Architecture and Deploying¶

Pulp’s architecture has three components to it: a REST API, a content serving application, and the tasking system. Each component can be horizontally scaled for both high availability and/or additional capacity for that part of the architecture.

REST API¶

Pulp’s REST API is a Django application which runs under any WSGI server. It serves the following things:

The REST API hosted at /pulp/api/v3/
The browse-able documentation at /pulp/api/v3/docs/
Any viewsets or views provided by plugins
Static content used by Django, e.g. images used by the browse-able API. This is not Pulp content.

Note

A simple, but limited way to run the REST API as a standalone service using the built-in Django runserver. The pulpcore-manager command is manage.py configured with the DJANGO_SETTINGS_MODULE="pulpcore.app.settings". Run the simple webserver with:

$ pulpcore-manager runserver 24817

Warning

Until Role-Based Access Control is added to Pulp, REST API is not safe for multi-user use. Sensitive credentials can be read by any user, e.g. Remote.password, Remote.client_key.

The REST API can be deployed with any any WSGI webserver like a normal Django application. See the Django deployment docs for more information.

Content Serving Application¶

An aiohttp.server based application that serves content to clients. The content could be Artifacts already downloaded and saved in Pulp, or on-demand content units. When serving on-demand content units the downloading also happens from within this component as well.

Note

Pulp installs a script that lets you run the content serving app as a standalone service as follows::

$ pulp-content

The content serving application can be deployed like any aiohttp.server application. See the aiohttp Deployment docs for more information.

Tasking System¶

Pulp’s tasking system has two components: a resource manager and workers, all of which are run using rq.

Worker

Pulp workers perform most tasks “run” by the tasking system including long-running tasks like synchronize and short-running tasks like a Distribution update. Each worker handles one task at a time, and additional workers provide more concurrency. Workers auto-name and are auto-discovered, so they can be started and stopped without notifying Pulp.

Resource Manager

A different type of Pulp worker that plays a coordinating role for the tasking system. You must run exactly one of these for Pulp to operate correctly. The resource-manager is identified by configuring using exactly the name resource-manager with the -n 'resource_manager' option.
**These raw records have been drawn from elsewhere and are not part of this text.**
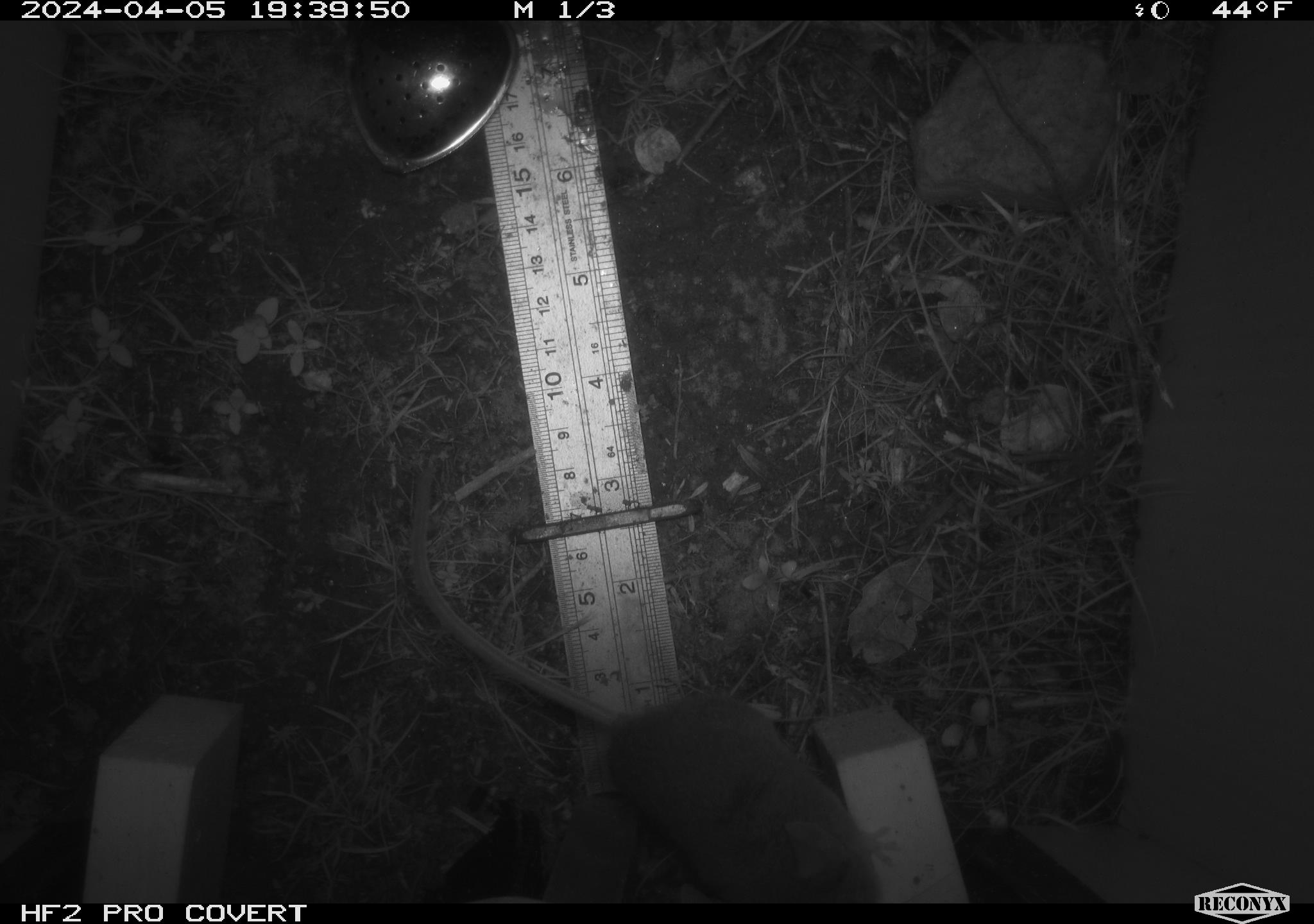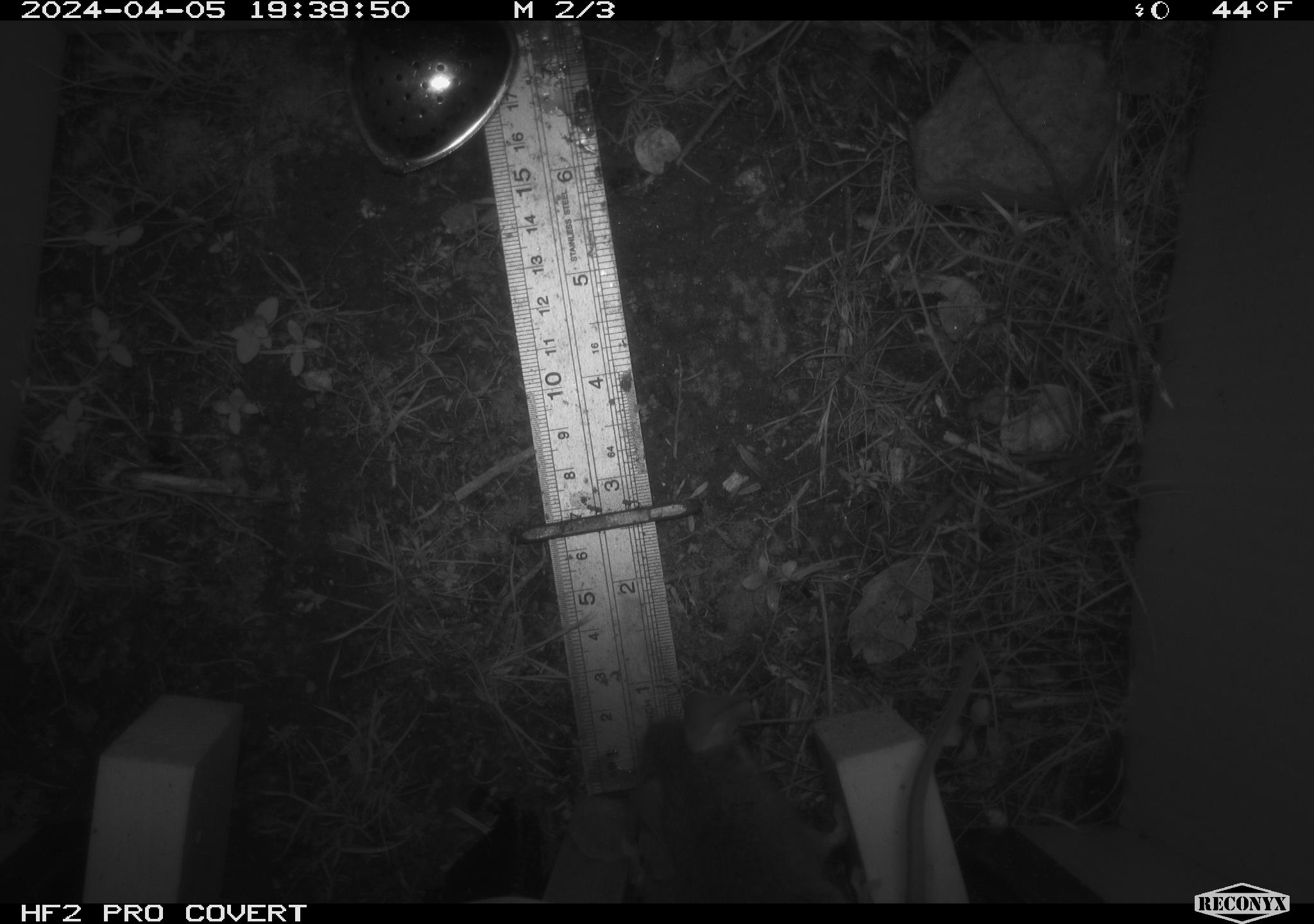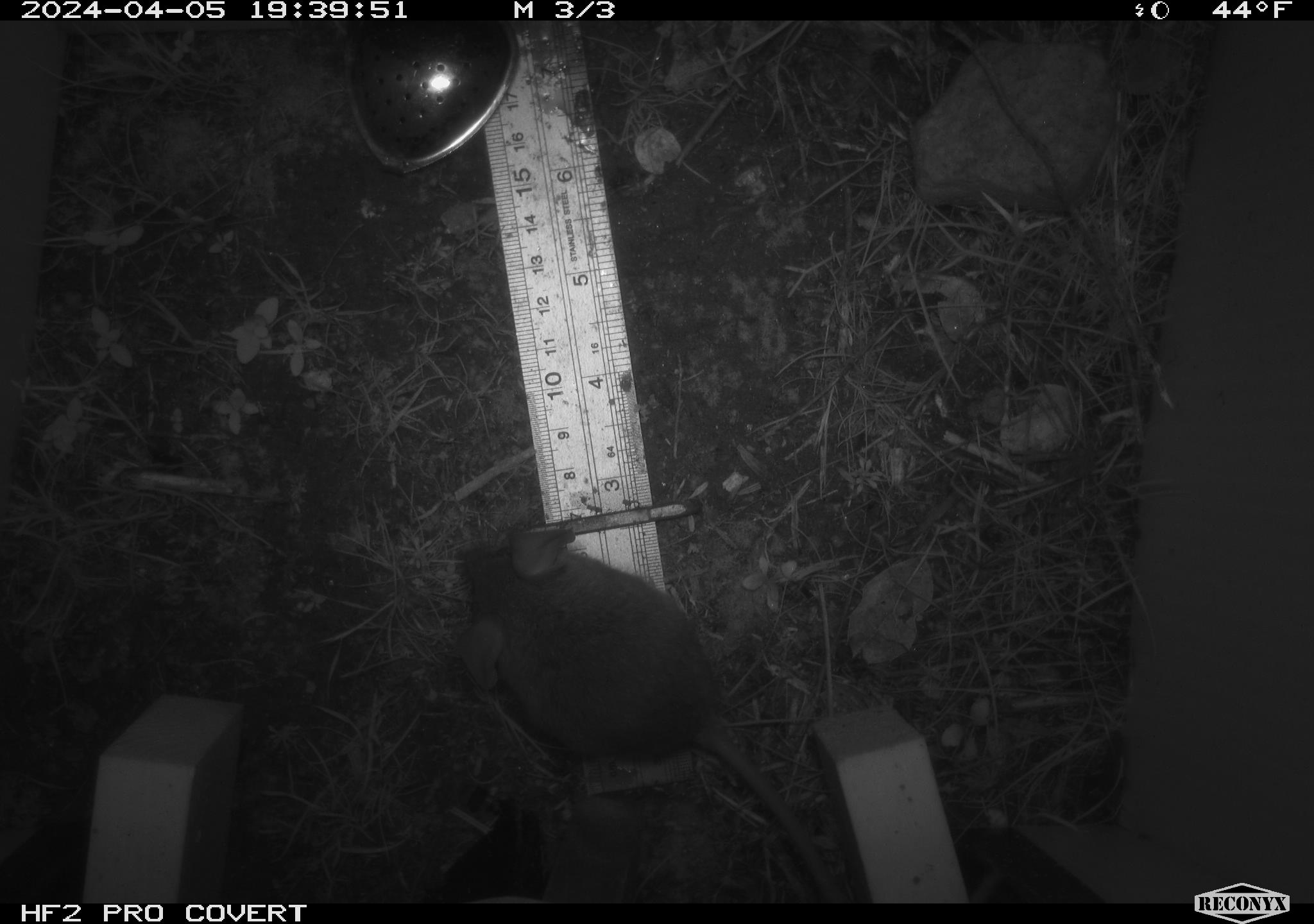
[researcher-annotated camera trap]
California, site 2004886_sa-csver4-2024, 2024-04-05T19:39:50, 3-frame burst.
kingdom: Animalia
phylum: Chordata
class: Mammalia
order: Rodentia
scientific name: Rodentia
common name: mouse species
N resource-manager rq processes can be started with 1 being active and N-1 being passive. The N-1 will exit and should be configured to auto-relaunch with either systemd, supervisord, or k8s.

Note

Pulp serializes tasks that are unsafe to run in parallel, e.g. a sync and publish operation on the same repo should not run in parallel. Generally tasks are serialized at the “repo” level, so if you start N workers you can process N repo sync/modify/publish operations concurrently.

Static Content¶

When browsing the REST API or the browsable documentation with a web browser, for a good experience, you’ll need static content to be served.

In Development¶

If using the built-in Django webserver and your settings.yaml has DEBUG: True then static content is automatically served for you.

In Production¶

Collect all of the static content into place using the collectstatic command. The pulpcore-manager command is manage.py configured with the DJANGO_SETTINGS_MODULE="pulpcore.app.settings". Run collectstatic as follows:

$ pulpcore-manager collectstatic

Hardware requirements¶

Note

This section is updated based on your feedback. Feel free to share what your experience is https://pulpproject.org/help/

Note

These are empirical guidelines to give an idea how to estimate what you need. It hugely depends on the scale of the setup (how much content you need, how many repositories you plan to have), frequency (how often you run various tasks) and the workflows (which tasks you perform, which plugin you use) of each specific user.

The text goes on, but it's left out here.